If it's implemented correctly, alloca
can handle this:
bool probe_stack(size_t needed_stack_frame_size) {
return NULL != alloca(needed_stack_frame_size);
};
alloca
is defined to return a void*
, and if there is not enough space on the stack, it is supposed to return NULL
. Once probe_stack
returns, the memory alloca
allocated from the stack is returned to the stack, which we can then use because the stack is not shared with anything else. Unfortunately, many implementations of alloca
never return NULL
, so this does not work on those platforms.
There are many interesting suggestions regarding fancier ways to handle stack overflow. One such proposal is to create a stack of continuations. However, implementing continuations in C++ can be tricky. Simply allocating objects on the heap instead of on the stack isn't enough. The memory where an object is allocated refers to where the data of that object is stored. Stack overflow refers to running out of the memory that a function (or method) "runs in" -- a completely separate concept. Creating a continuation in C++ requires either that the method or function in question not run in the main program stack (possibly by running in some other stack -- maybe through ucontext.h or CreateFiber
) or that the program stack be saved and cleared whenever a function is called.
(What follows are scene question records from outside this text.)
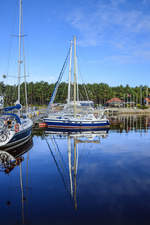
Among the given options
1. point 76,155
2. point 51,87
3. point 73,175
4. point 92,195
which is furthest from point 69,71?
point 51,87

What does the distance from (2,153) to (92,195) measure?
10.5 m

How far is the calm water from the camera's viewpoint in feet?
25.8

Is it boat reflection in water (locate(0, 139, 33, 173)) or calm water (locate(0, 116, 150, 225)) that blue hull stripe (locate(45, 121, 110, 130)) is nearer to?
boat reflection in water (locate(0, 139, 33, 173))

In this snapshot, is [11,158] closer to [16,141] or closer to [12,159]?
[12,159]

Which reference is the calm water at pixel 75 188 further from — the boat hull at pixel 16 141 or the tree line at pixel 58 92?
the tree line at pixel 58 92

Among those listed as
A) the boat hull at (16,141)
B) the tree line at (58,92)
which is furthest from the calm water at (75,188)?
the tree line at (58,92)

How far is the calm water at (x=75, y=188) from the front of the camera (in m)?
7.88

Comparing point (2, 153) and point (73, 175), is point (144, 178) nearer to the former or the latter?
point (73, 175)

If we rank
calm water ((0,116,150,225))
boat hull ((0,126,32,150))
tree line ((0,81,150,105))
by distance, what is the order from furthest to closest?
tree line ((0,81,150,105))
boat hull ((0,126,32,150))
calm water ((0,116,150,225))

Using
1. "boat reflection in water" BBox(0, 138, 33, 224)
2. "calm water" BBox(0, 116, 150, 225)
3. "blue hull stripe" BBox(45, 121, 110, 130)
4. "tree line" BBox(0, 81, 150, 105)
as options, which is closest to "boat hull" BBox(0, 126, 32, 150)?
"boat reflection in water" BBox(0, 138, 33, 224)

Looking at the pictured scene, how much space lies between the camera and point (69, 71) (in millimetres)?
41500

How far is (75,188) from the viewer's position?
10508mm

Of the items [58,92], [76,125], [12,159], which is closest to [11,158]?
[12,159]

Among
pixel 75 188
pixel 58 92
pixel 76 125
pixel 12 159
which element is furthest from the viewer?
pixel 58 92
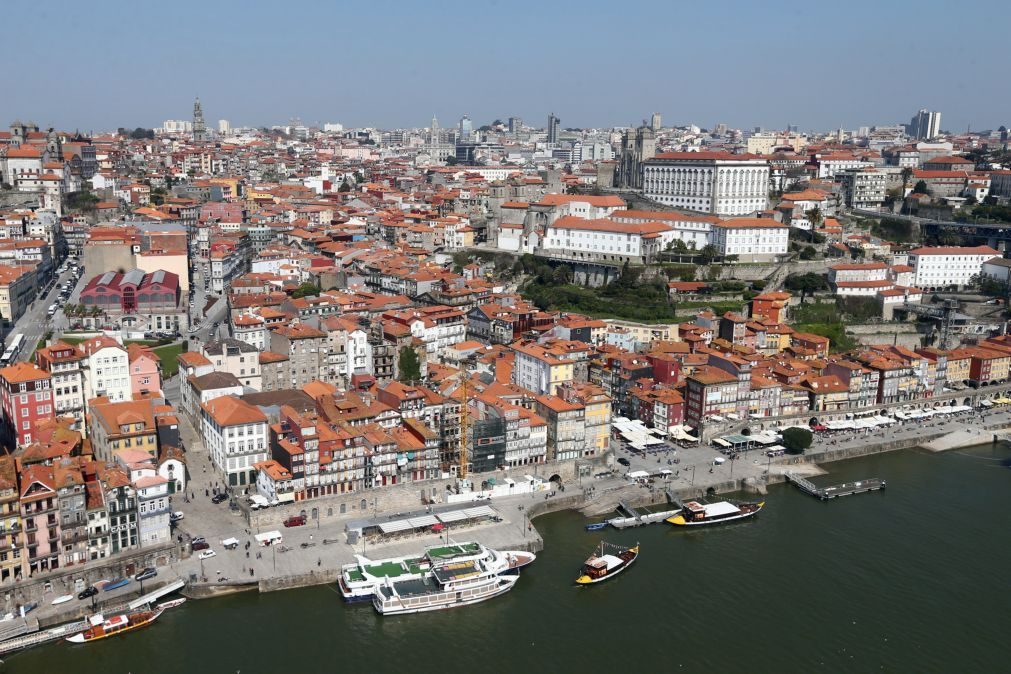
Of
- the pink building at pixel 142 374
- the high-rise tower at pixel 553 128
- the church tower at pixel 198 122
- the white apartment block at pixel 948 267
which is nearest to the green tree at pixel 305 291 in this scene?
the pink building at pixel 142 374

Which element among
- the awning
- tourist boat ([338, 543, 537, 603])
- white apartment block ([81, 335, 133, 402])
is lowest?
tourist boat ([338, 543, 537, 603])

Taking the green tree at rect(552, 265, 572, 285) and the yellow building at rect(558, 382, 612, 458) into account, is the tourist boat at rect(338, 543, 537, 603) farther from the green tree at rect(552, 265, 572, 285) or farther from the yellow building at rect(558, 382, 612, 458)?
the green tree at rect(552, 265, 572, 285)

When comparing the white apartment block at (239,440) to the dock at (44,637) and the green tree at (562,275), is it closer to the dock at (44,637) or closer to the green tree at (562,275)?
the dock at (44,637)

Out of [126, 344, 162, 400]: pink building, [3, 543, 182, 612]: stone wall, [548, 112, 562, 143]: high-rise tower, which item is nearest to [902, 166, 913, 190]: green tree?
[126, 344, 162, 400]: pink building

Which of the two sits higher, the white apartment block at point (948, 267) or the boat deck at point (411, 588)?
the white apartment block at point (948, 267)

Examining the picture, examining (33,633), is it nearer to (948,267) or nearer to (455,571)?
(455,571)

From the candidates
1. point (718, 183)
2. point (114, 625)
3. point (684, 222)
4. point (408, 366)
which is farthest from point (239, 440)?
point (718, 183)

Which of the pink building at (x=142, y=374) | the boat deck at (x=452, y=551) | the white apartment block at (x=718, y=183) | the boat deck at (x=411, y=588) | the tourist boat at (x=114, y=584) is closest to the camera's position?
the tourist boat at (x=114, y=584)
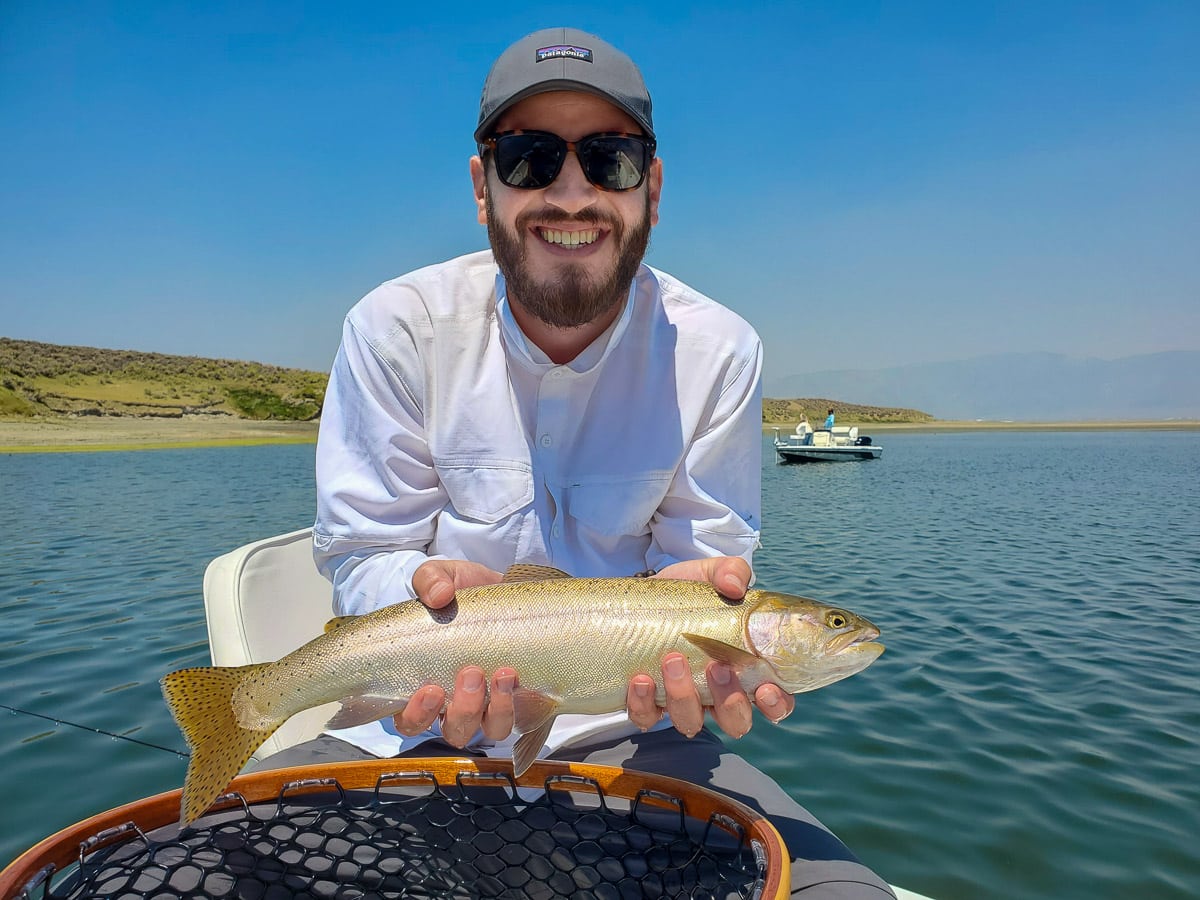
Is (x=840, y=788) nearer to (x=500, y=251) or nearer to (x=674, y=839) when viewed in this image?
(x=674, y=839)

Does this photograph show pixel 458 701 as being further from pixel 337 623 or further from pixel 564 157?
pixel 564 157

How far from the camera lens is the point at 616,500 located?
332 centimetres

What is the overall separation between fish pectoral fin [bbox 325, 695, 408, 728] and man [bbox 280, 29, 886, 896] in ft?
1.39

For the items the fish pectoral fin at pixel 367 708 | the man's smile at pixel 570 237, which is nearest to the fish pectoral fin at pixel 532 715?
the fish pectoral fin at pixel 367 708

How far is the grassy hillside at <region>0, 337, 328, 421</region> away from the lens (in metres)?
50.2

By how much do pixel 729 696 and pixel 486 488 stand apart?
125 cm

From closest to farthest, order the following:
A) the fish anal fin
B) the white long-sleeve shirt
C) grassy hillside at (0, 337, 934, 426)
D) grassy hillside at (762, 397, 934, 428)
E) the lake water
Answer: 1. the fish anal fin
2. the white long-sleeve shirt
3. the lake water
4. grassy hillside at (0, 337, 934, 426)
5. grassy hillside at (762, 397, 934, 428)

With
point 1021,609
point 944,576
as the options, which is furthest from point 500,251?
point 944,576

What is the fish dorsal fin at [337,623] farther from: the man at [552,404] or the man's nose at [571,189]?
the man's nose at [571,189]

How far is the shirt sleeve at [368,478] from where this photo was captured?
3086mm

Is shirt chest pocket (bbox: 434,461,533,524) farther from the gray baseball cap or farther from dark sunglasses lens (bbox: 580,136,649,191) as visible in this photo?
the gray baseball cap

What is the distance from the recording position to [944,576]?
1230 cm

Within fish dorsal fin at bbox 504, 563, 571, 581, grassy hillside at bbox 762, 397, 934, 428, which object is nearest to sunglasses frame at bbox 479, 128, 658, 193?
fish dorsal fin at bbox 504, 563, 571, 581

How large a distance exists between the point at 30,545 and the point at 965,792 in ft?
49.1
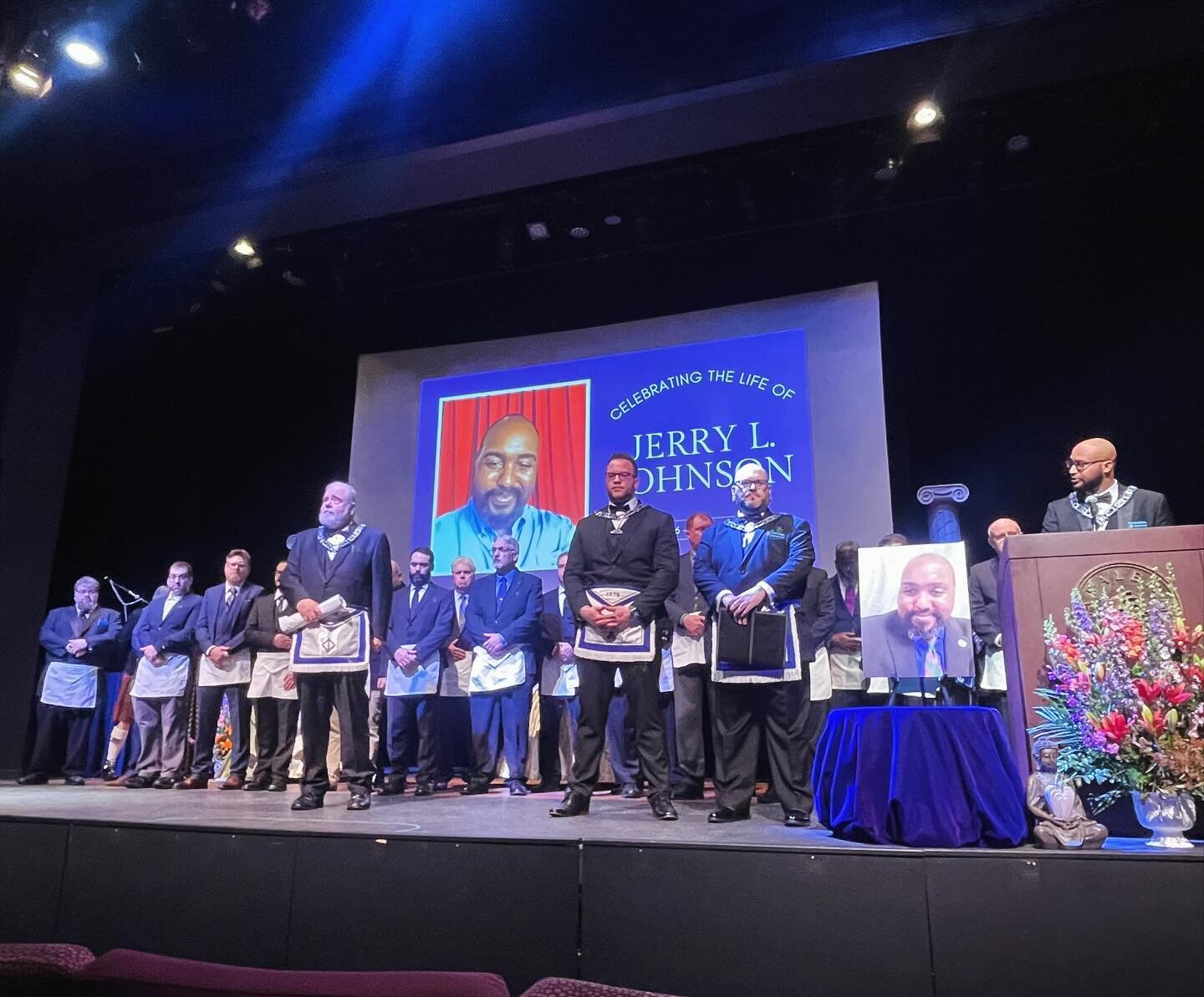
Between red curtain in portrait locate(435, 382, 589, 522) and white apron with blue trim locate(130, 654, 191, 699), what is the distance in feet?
7.57

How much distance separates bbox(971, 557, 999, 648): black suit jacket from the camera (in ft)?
17.2

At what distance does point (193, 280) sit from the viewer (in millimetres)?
8055

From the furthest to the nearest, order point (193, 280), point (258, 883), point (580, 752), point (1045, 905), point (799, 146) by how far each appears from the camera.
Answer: point (193, 280), point (799, 146), point (580, 752), point (258, 883), point (1045, 905)

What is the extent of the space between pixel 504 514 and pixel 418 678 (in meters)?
1.93

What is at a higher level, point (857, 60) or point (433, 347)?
point (857, 60)

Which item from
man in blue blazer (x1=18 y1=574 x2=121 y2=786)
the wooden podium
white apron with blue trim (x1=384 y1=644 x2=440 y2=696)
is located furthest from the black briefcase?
man in blue blazer (x1=18 y1=574 x2=121 y2=786)

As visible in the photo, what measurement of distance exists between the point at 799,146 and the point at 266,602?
Answer: 4.83 metres

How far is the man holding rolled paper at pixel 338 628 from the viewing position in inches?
164

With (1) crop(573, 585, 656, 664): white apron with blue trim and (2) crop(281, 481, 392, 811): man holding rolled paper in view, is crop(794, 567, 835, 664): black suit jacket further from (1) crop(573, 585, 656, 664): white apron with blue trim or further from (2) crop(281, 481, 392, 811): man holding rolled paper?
(2) crop(281, 481, 392, 811): man holding rolled paper

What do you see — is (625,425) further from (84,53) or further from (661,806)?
(84,53)

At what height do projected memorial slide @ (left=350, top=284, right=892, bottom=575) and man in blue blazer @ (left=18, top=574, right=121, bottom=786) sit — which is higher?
projected memorial slide @ (left=350, top=284, right=892, bottom=575)

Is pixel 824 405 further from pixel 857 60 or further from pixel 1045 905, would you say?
pixel 1045 905

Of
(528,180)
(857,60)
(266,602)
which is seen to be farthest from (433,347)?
(857,60)

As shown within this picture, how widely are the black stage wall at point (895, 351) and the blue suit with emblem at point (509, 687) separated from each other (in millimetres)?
2231
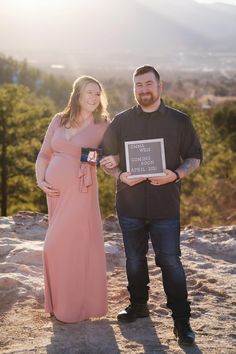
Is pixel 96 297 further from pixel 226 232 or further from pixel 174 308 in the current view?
pixel 226 232

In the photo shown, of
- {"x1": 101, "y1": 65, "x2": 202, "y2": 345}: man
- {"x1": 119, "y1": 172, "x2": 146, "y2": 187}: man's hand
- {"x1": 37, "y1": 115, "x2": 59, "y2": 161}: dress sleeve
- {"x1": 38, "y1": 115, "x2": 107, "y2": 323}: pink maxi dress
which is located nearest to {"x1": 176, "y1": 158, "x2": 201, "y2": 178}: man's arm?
{"x1": 101, "y1": 65, "x2": 202, "y2": 345}: man

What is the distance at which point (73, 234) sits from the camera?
4801 millimetres

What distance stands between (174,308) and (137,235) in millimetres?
665

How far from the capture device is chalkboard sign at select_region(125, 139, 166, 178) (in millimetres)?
4152

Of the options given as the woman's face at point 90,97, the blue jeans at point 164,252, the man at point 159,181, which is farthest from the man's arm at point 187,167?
the woman's face at point 90,97

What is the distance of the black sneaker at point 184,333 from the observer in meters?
4.30

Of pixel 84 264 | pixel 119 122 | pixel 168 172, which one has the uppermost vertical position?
pixel 119 122

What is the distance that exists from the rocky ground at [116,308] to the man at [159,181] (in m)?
0.33

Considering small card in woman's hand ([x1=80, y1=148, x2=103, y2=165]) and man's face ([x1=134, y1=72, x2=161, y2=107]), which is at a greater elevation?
man's face ([x1=134, y1=72, x2=161, y2=107])

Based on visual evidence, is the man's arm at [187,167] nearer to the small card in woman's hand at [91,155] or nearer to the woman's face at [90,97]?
the small card in woman's hand at [91,155]

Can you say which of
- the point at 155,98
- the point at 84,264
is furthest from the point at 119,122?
the point at 84,264

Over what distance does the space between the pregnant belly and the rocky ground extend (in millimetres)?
1246

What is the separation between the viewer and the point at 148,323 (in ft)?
15.8

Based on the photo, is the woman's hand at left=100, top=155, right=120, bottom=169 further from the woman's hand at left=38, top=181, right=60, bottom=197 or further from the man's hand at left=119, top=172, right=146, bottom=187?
the woman's hand at left=38, top=181, right=60, bottom=197
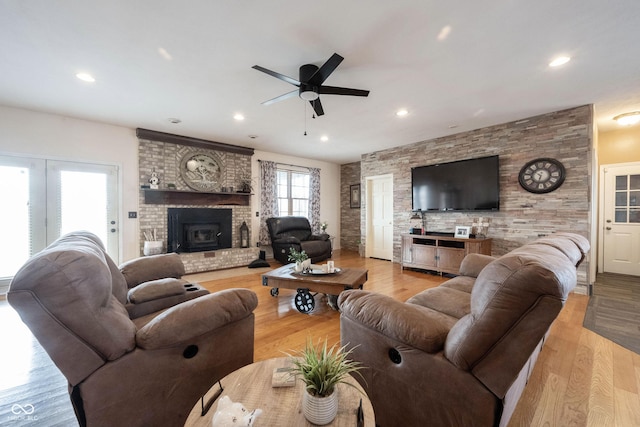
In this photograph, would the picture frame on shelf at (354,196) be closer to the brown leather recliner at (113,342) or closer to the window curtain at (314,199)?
the window curtain at (314,199)

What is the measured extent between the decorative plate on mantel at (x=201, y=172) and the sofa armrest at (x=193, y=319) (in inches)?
171

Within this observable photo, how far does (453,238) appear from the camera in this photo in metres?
4.45

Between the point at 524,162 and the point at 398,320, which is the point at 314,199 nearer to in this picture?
the point at 524,162

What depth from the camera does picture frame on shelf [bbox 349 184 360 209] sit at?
7552 millimetres

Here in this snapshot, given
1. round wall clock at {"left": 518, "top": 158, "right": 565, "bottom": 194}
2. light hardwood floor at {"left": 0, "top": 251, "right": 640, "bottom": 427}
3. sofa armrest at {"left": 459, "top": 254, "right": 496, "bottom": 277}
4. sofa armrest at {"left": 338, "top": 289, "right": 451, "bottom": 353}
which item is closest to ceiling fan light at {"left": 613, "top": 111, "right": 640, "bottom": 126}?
round wall clock at {"left": 518, "top": 158, "right": 565, "bottom": 194}

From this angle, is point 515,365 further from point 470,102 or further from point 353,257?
point 353,257

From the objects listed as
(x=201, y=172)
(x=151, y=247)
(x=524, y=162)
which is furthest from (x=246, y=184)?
(x=524, y=162)

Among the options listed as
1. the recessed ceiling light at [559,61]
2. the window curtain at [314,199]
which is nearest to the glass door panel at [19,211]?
the window curtain at [314,199]

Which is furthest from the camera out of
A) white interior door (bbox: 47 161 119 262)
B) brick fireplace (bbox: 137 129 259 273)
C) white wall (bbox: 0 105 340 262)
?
brick fireplace (bbox: 137 129 259 273)

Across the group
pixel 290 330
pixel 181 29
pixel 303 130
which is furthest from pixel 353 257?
pixel 181 29

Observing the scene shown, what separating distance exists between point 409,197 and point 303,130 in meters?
2.70

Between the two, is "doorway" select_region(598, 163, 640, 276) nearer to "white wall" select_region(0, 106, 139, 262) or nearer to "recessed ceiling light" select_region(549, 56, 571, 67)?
"recessed ceiling light" select_region(549, 56, 571, 67)

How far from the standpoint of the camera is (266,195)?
20.4 ft

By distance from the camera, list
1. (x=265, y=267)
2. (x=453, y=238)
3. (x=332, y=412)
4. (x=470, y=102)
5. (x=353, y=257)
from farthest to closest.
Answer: (x=353, y=257)
(x=265, y=267)
(x=453, y=238)
(x=470, y=102)
(x=332, y=412)
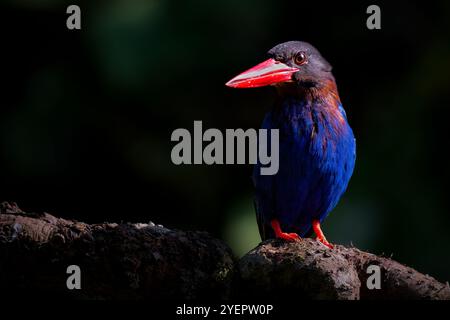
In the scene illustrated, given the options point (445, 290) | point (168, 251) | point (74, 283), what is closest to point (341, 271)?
Result: point (445, 290)

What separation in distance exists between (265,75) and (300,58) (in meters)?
0.27

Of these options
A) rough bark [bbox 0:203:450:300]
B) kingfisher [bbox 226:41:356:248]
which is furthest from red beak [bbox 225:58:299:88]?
rough bark [bbox 0:203:450:300]

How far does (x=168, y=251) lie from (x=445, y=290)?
1106 mm

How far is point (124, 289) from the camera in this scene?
3.05 meters

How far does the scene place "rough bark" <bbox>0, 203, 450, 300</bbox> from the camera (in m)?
3.02

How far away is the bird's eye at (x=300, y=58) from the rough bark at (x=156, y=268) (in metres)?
1.58

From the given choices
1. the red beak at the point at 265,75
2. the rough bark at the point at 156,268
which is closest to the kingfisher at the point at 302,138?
the red beak at the point at 265,75

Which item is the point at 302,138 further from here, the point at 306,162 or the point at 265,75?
the point at 265,75

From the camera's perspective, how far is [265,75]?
4309mm

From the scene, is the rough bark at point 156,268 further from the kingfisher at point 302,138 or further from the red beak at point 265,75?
the red beak at point 265,75

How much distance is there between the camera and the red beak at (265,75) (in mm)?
4262

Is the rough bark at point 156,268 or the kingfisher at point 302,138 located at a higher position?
the kingfisher at point 302,138

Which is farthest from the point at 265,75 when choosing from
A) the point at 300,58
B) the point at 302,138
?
the point at 302,138
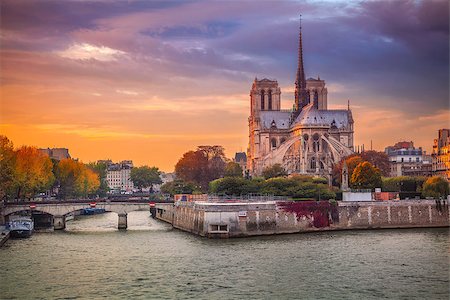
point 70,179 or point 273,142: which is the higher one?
point 273,142

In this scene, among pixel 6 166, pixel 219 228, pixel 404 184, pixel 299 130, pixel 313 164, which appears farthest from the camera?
pixel 299 130

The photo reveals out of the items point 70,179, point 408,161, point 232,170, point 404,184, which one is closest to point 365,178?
point 404,184

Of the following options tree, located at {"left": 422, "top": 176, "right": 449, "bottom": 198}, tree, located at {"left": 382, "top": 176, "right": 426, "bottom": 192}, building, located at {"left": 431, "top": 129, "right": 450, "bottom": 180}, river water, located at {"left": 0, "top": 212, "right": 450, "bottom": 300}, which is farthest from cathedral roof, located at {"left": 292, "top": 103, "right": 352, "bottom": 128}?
river water, located at {"left": 0, "top": 212, "right": 450, "bottom": 300}

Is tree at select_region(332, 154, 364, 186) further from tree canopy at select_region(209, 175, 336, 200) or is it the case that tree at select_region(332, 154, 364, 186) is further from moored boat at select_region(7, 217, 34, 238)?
moored boat at select_region(7, 217, 34, 238)

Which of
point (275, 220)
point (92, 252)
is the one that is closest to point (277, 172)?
point (275, 220)

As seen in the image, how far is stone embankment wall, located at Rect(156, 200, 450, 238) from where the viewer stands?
7362cm

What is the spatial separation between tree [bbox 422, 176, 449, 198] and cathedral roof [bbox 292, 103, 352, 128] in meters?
60.9

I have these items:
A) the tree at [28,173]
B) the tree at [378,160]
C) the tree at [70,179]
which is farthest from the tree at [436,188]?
the tree at [70,179]

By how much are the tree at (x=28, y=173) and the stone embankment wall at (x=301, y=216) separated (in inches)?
833

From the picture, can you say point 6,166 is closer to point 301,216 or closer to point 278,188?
point 278,188

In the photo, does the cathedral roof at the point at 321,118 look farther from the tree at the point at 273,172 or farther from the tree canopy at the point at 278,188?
the tree canopy at the point at 278,188

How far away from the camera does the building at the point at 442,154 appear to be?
13862cm

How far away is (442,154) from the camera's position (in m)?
142

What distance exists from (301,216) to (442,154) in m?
70.9
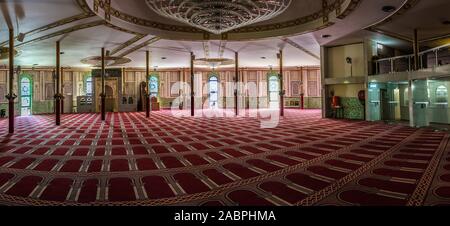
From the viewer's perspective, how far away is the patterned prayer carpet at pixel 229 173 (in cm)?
235

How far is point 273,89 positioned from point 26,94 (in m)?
17.4

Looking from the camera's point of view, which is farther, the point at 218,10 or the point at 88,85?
the point at 88,85

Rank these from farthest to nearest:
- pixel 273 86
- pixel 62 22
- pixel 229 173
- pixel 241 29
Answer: pixel 273 86
pixel 241 29
pixel 62 22
pixel 229 173

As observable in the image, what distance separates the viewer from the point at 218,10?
6430 mm

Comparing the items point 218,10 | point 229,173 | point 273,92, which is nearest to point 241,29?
point 218,10

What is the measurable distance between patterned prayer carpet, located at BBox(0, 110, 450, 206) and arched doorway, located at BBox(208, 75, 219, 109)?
1584 cm

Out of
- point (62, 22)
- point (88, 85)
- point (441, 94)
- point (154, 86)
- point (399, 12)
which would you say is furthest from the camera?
point (154, 86)

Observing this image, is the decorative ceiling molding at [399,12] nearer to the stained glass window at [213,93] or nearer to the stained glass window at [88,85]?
the stained glass window at [213,93]

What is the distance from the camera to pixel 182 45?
11477mm

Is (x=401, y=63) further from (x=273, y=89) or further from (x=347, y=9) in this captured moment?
(x=273, y=89)

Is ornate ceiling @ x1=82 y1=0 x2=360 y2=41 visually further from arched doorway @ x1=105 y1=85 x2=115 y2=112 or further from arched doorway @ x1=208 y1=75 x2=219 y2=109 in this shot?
arched doorway @ x1=208 y1=75 x2=219 y2=109

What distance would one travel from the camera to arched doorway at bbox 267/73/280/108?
2083 centimetres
People have tried to abuse setjmp/longjmp to save and restore the stack for this. However, the restrictions on setjmp
/longjmp
exist so that setjmp
doesn't actually have to save the stack. Instead, it leaves the stack in place and stores a pointer to the current position on the stack. longjmp
can only be called while this position is valid; so it never has to restore the stack.
We believe that implementing continuations in C++ introduces much more complexity than the simple bounds checking demonstrated above.